> [Lesetext]:
Konstantinos Tsilimekis
Hallo Illin,
besten Dank für den Hinweis auf den ich gerne kurz reagieren möchte:
„Soll“ … Gerüchte, Gerüchte … Belegbar ist in dieser Hinsicht nichts, der eigentliche Vorwurf selbst kam erst sehr spät auf. Wo viele überschwängliche Lobeshymnen gesungen werden, kommt meist auch irgendwann eine überbordende Kritik auf. Gerade bei einer Person wie der Albert Schweitzers fehlte und fehlt es oft in beide Richtungen an Sachlichkeit …
Was Schweitzers „kolonialistische Einstellung“ betrifft, so kann zumindest klar aufgezeigt werden, dass er den Kolonialimus an sich nicht gut hieß: „Eine große Schuld lastet auf uns und unserer Kultur.“ U. a. aus diesem Grund entschied er sich, letztlich im Gabun medizinische Hilfe zu leisten. Das heißt zwar noch lange nicht, dass etwa seine durchaus paternalistische Einstellung kritiklos betrachtet werden sollte, doch sind auch hier Differenzierungen nötig und vor allem sämtliche Umstände seines Wirkens zu berücksichtigen.
Sicherlich würden wir heute vieles noch ganz anders sehen als Schweitzer und oft auch anders handeln: und das zurecht. In der rückwärtigen Bewertung würde ich jedoch trotz aller möglichen Kritik daran festhalten zu sagen, dass Schweiter doch weit mehr richtig als falsch gemacht hat. Und was noch wichtiger ist:
Beim Rekurs auf Schweitzer (und auch andere) sollte es letztlich weniger um seine Person gehen (als reines Vorbild abgestempelt zu werden, hat er stets selbst kritisch betrachtet) als vielmehr um die Kerngedanken seiner Ethik, die noch heute dazu beitragen können, jedem Leben gegenüber Respekt und Achtung zu empfinden und auch konsequent danach zu handeln. Es liegt an uns, solche Gedanken aufzunehmen und manchmal vlt. ja sogar tatsächlich noch besser umzusetzen als ihre Urheber …
Beste Grüße
Konstantinos Tsilimekis
Illin
Danke für die ausführliche Antwort!

> [Aufgaben]:
1. Wie lässt sich der Lesetext über Albert Schweitzer in zwei Sätzen zusammenfassen?
2. Wie geht der Lesetext über Albert Schweitzer nach seinem letzten Satz weiter? Schreib die Fortsetzung.
Die Auflistung hat mit dem Lesetext nichts zu tun.

> [Ausgangsdaten]:
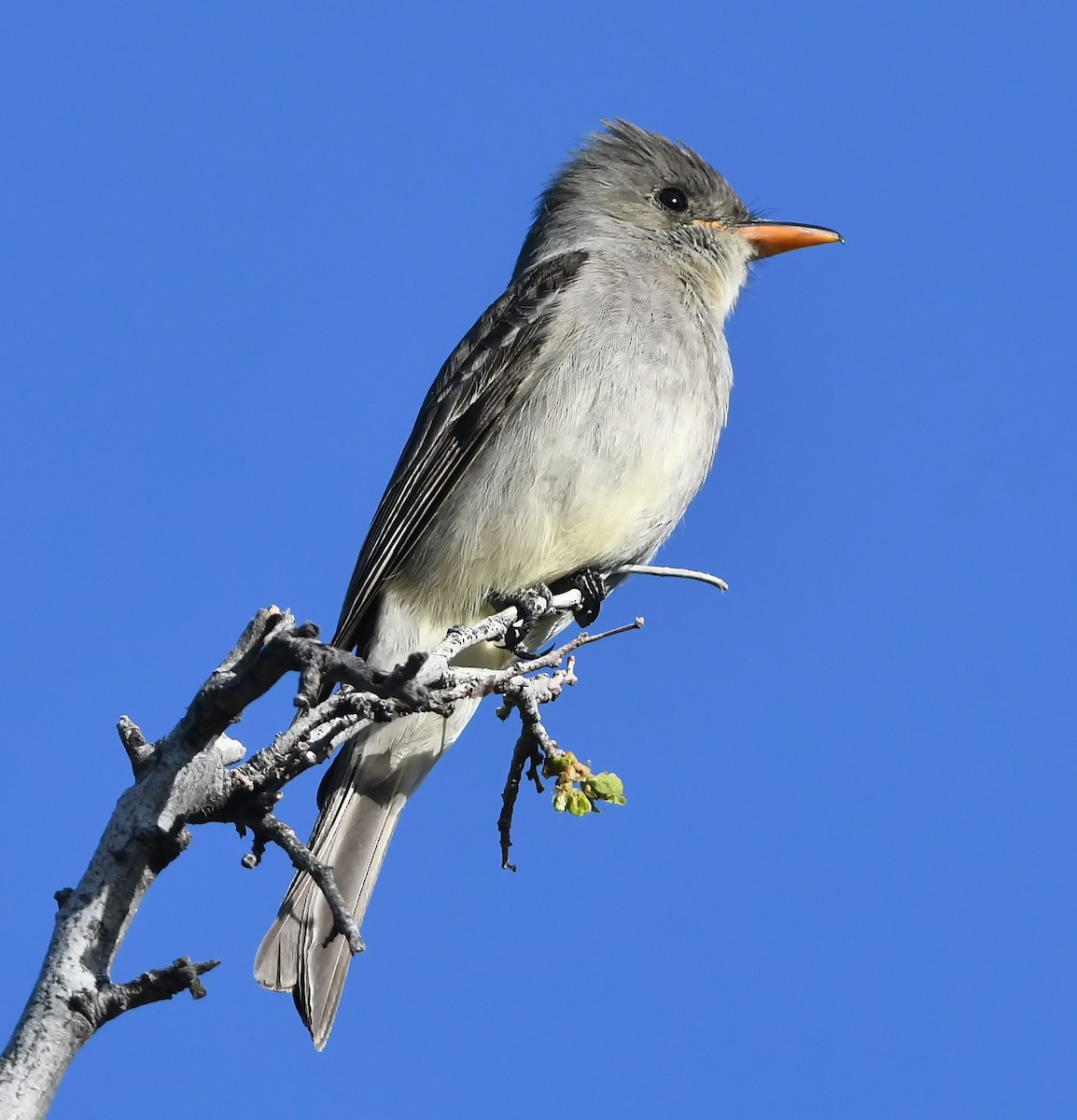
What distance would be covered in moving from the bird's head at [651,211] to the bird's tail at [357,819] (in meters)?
2.56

> [Lösungen]:
1. Konstantinos Tsilimekis antwortet Illin, dass ein Vorwurf gegen Albert Schweitzer nicht belegbar und erst sehr spät aufgekommen sei und dass Schweitzer den Kolonialismus an sich nicht gutgeheißen habe, auch wenn seine paternalistische Einstellung nicht kritiklos betrachtet werden solle. Trotz aller Kritik habe Schweitzer weit mehr richtig als falsch gemacht, und beim Bezug auf ihn solle es weniger um seine Person gehen als um die Kerngedanken seiner Ethik, die noch heute zu Respekt und Achtung vor jedem Leben beitragen können.

2.
Konstantinos Tsilimekis
Sehr gern. 🙂
Andreas
Im Podcast bezeichnet Daniel den Vegetarismus als weder Fisch noch Fleisch finde ich nicht besonders toll! Was bringt es wenn Veganer Vegetarier belächeln? Man sollte doch auf einer Seite stehen oder?
Daniel Roth
Hi Andreas, vielen Dank für deinen Kommentar und die Anmerkung! Wenn es im Gespräch mit Kosta so rübergekommen ist, als würde ich Vegetarier belächeln oder geringschätzen, dann tut mir das wirklich leid, denn das tue ich auf gar keinen Fall.
Ich bin der Meinung, dass jeder Schritt in Richtung eines verantwortungsvolleren Lebens zählt und Respekt verdient. Jeder muss seinen eigenen Weg gehen und auch für mich gibt es noch viele Bereiche, in denen ich für mich selbst „Luft nach oben“ sehe. Das ist übrigens auch die Perspektive, die Katrin und ich hier an vielen anderen Stellen im Blog und im Podcast immer wieder vertreten: Das es nicht darum geht, „perfekt“ zu sein, sondern überhaupt die Bereitschaft zu haben, sich zu hinterfragen und ggf. zu verändern.
Im Gespräch mit Kosta ging es ja darum, dass er selbst für sich den Vegetarismus damals als nicht ausreichend empfunden hat, und nach den richtigen Worten für dieses Gefühl gesucht hat. Und an dieser Stelle habe ich spontan den „weder Fisch noch Fleisch“-Satz gebracht, weil mir das gerade in den Kopf gekommen war und ich es im Zusammenhang mit vegetarischer/veganer Ernährung diesem Moment irgendwie passend und lustig fand (was natürlich nicht heißt, dass andere das auch lustig finden müssen ;-))
„Weder Fisch noch Fleisch“ bezog sich also nicht auf den Vegetarismus an sich, sondern darauf, wie Kosta (und ich im Übrigen auch) das damals in unserer „Übergangsphase“ für uns empfunden haben.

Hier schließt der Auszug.